Sánchez kündigte eine "aktive Arbeitsmarktpolitik" an, das heißt, er will ähnlich wie der portugiesische Kollege António Costa die Nachfrageseite stärken und dadurch mit der Doktrin der angebotsorientierten Wirtschaftspolitik brechen, die seit Margaret Thatcher in der EU gilt. Er will Kürzungen im Gesundheitswesen zurücknehmen und die Rolle der Gewerkschaften bei Tarifverhandlungen stärken, die Löhne sollen moderat steigen, damit wieder mehr Geld ins darbende steuerfinanzierte Sozialsystem fließt. Er will Finanztransaktionen besteuern - ein Gruß an die bisher regierende Volkspartei, die mit schwarzen Kassen und Spekulationsgewinnen einen der größten Korruptionsskandale Spaniens auslöste, über den am Ende Rajoy stolperte. Und Sánchez plant eine spezielle Abgabe für Banken, die dem Sozialsystem zu Gute kommen soll, damit die sich auch mal an was beteiligen.
All das wird in Angela Merkels Ohren arg nach François Hollande klingen.
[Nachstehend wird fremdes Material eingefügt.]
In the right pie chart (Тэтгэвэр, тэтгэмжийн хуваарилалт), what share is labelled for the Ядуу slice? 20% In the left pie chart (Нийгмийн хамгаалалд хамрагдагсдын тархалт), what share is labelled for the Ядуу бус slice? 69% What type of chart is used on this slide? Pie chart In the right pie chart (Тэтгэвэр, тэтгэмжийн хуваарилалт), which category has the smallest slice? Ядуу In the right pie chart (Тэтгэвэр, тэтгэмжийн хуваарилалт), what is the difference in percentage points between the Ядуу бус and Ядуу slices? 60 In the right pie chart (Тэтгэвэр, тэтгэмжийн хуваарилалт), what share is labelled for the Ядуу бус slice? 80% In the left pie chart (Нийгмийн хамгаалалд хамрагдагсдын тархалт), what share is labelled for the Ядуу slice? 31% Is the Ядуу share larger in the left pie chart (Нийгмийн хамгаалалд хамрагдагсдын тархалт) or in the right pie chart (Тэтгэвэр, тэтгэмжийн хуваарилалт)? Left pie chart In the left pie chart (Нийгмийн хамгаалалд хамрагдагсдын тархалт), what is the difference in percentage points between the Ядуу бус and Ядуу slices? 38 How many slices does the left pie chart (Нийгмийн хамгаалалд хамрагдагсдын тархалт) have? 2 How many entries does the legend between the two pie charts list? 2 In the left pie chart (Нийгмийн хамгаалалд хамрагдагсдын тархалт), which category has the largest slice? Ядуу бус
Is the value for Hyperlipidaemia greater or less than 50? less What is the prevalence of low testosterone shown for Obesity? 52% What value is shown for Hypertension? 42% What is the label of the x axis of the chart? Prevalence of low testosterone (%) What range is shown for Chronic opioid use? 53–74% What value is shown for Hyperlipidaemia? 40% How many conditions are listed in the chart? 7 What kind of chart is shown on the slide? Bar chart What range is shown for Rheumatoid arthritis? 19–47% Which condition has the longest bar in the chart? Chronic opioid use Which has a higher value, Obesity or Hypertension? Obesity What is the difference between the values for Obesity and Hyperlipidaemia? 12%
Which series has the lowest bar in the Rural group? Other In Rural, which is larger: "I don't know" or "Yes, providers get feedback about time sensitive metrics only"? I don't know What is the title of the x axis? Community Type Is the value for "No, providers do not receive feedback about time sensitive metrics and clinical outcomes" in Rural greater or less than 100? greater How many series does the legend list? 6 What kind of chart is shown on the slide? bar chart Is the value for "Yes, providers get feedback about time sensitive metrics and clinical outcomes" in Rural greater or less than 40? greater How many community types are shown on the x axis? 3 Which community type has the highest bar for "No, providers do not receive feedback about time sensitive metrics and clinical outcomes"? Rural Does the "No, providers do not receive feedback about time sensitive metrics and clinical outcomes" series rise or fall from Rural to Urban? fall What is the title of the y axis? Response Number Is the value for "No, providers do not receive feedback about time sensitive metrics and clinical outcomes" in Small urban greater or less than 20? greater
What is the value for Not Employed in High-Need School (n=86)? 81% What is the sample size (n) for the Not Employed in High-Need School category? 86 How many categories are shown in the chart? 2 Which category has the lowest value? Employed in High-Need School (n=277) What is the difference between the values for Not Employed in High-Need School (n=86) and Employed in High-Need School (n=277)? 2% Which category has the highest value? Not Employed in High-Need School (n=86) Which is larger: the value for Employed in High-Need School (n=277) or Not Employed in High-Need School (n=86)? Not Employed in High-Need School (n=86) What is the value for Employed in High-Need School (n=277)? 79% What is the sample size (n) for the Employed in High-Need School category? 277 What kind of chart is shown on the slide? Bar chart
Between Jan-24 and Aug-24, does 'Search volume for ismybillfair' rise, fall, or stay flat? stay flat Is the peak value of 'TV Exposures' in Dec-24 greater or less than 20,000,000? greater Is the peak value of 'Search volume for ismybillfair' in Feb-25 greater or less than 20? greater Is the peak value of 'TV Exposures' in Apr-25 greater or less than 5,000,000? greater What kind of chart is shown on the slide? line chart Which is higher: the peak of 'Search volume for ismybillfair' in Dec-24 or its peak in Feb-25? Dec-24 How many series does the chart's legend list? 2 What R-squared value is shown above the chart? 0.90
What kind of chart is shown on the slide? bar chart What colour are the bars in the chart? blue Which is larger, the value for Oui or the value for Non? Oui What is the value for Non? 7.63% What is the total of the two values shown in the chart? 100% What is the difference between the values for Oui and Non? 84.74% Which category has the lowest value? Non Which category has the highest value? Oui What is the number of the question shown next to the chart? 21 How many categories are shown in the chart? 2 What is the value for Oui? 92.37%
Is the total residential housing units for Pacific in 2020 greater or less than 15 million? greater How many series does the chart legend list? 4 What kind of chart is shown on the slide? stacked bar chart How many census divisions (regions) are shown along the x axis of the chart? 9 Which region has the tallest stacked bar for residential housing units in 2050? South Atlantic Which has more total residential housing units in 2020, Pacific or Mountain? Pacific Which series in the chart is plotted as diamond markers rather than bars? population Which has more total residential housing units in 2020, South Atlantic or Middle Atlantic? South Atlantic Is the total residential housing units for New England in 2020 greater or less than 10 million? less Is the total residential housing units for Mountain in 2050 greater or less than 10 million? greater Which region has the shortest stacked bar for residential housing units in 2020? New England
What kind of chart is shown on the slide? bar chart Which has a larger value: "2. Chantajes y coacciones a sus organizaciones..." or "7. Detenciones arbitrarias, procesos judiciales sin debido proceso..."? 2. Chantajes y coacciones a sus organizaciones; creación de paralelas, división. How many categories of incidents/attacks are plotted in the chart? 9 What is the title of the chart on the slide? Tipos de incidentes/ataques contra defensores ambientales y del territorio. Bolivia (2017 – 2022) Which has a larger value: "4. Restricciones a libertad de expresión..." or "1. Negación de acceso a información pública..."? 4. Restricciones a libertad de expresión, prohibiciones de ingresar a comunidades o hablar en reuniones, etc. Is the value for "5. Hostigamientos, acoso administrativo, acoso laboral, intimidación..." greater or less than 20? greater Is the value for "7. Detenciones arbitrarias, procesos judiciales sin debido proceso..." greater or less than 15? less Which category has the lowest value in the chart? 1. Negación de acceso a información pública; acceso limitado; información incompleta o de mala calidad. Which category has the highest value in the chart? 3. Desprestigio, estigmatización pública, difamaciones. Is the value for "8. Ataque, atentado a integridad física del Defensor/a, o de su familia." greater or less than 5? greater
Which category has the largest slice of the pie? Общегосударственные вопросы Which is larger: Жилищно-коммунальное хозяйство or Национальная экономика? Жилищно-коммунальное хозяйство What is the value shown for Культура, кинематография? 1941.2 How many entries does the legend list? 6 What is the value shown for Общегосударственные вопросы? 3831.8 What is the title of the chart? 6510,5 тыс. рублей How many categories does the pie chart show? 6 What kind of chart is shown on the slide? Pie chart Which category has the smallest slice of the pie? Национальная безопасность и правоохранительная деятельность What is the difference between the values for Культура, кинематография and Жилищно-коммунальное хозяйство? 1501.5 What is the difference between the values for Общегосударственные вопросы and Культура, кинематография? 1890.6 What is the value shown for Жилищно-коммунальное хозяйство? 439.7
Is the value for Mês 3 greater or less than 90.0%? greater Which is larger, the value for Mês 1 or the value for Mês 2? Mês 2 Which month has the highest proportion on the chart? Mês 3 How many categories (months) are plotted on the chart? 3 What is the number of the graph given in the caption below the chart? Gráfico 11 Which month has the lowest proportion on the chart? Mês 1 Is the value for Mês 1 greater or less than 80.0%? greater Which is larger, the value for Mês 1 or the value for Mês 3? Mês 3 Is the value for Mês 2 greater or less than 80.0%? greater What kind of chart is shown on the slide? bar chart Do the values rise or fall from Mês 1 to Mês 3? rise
Aber die deutsche Kanzlerin kann nach zehn Jahren Eurokrise froh sein, im Süden überhaupt noch eine berechenbare politische Kraft vorzufinden. Und wie lange Sánchez regiert, hängt ja auch von den baldigen Wahlen ab. Bis dahin wird er alles tun, um sein Image zu polieren - den Medienauftritt liebt er, anders als der scheue Rajoy.
Für Sánchez war der Machtantritt eine unverhoffte Wendung, denn bislang war er als Oppositionsführer glücklos gewesen. Dabei war er vor vier Jahren den spanischen Sozialisten fast aus dem Nichts als Hoffnungsträger erschienen. Seine Partei, die PSOE lag damals am Boden, sie wurde für die Wirtschaftskrise verantwortlich gemacht, Folge des Platzens einer gigantischen Immobilienblase. Die Mitglieder sollten damals per Urwahl einen Parteichef bestimmen. Völlig unerwartet siegte der Madrider Hinterbänkler. Zuvor hatte er unermüdlich mit seinem alten Peugeot Ortsverbände abgeklappert. Aufbruchsstimmung erfasste die Partei.
Bei seinem Amtsantritt als Parteichef war Sánchez 42 Jahre alt. Der 1,90 Meter große durchtrainierte Sportler galt als Schwiegermutterliebling, aber auch als politisches Leichtgewicht. Sánchez ist kein mitreißender Redner, auch ist ihm das Milieu der traditionellen PSOE-Wähler fremd, das der Arbeiter, Kleinhändler und Handwerker. Erste politische Erfahrungen sammelte er im fernen Brüssel als Assistent einer spanischen Europa-Abgeordneten. Vor seinem Aufstieg zum Parteichef war er Professor für Volkswirtschaft.
Die Abwärtsfahrt der einst stolzen PSOE konnte er zuerst nicht aufhalten. Von links nahm die linksalternative Gruppierung Podemos (Wir schaffen das) Stimmen weg, von rechts die liberale Bürgerpartei (Ciudadanos). Im Herbst 2016 kam es zum offenen Aufstand eines Teils der Parteidelegierten gegen Sánchez, weil er sich nicht zu einer Großen Koalition nach deutschem Vorbild überreden lassen wollte. Doch Sánchez gewann auch die nächste Urwahl, denn die PSOE ist in ihrer Mehrheit deutlich linker als die SPD. Wie es aussieht, hat sich der Widerstand für ihn ausgezahlt.